Pero a veces la imagen que devuelve un espejo hace que una persona se replantee toda su vida. En el caso de Aballay, ese espejo fue la mirada de un niño. Luego de matar salvajemente a un hombre, la mirada aterrorizada del hijo de su victima le dio conciencia de su salvajismo, de su falta de humanidad. Y ese golpe lleno a Aballay de confusion, de horror por si mismo.
En ese estado, Aballay oyo hablar de los estilitas. Gente que, para alejarse de la tierra en que ha pecado, y acercarse a Dios, decidia hacer una particular penitencia: subirse a una columna, y no volver a bajarse de ahi por el resto de su vida.
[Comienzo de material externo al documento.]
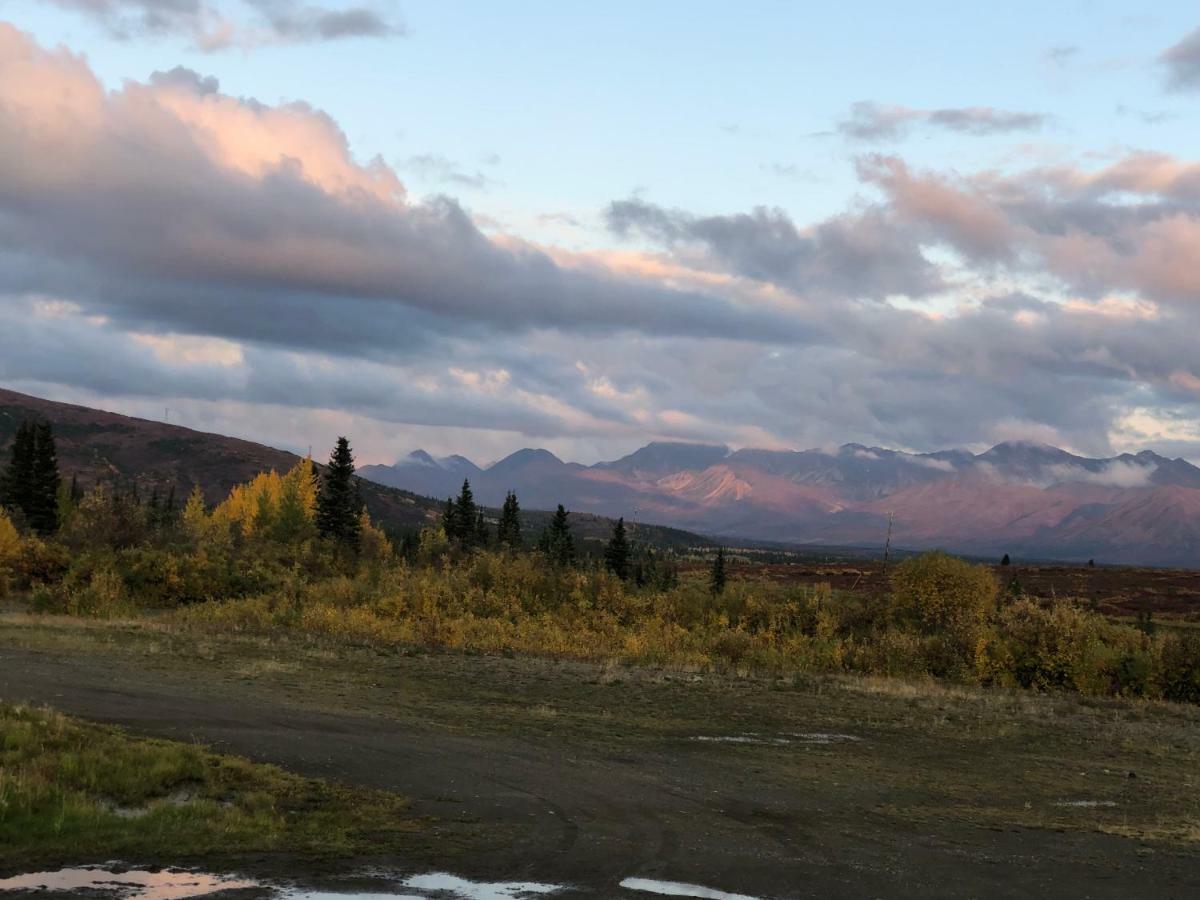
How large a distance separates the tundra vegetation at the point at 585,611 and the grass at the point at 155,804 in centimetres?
2385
En el campo argentino del 1900 no habia columnas. Entonces Aballay decidio no volver a bajar de su caballo. Pasan los años. Aballay cumple su promesa. No toca el suelo. No vuelve a asesinar, ni a robar. Hace rigurosa su penitencia. La gente empieza a hablar de “El Pobre”, de “El hombre-caballo”, y su imagen empieza a tomar ribetes legendarios. Se convierte, ante la mirada de la gente, en una especie de santo.
Pero la mirada de ese niño no lo abandona, y el sabe que en cualquier momento lo va a buscar. Y lo va a encontrar.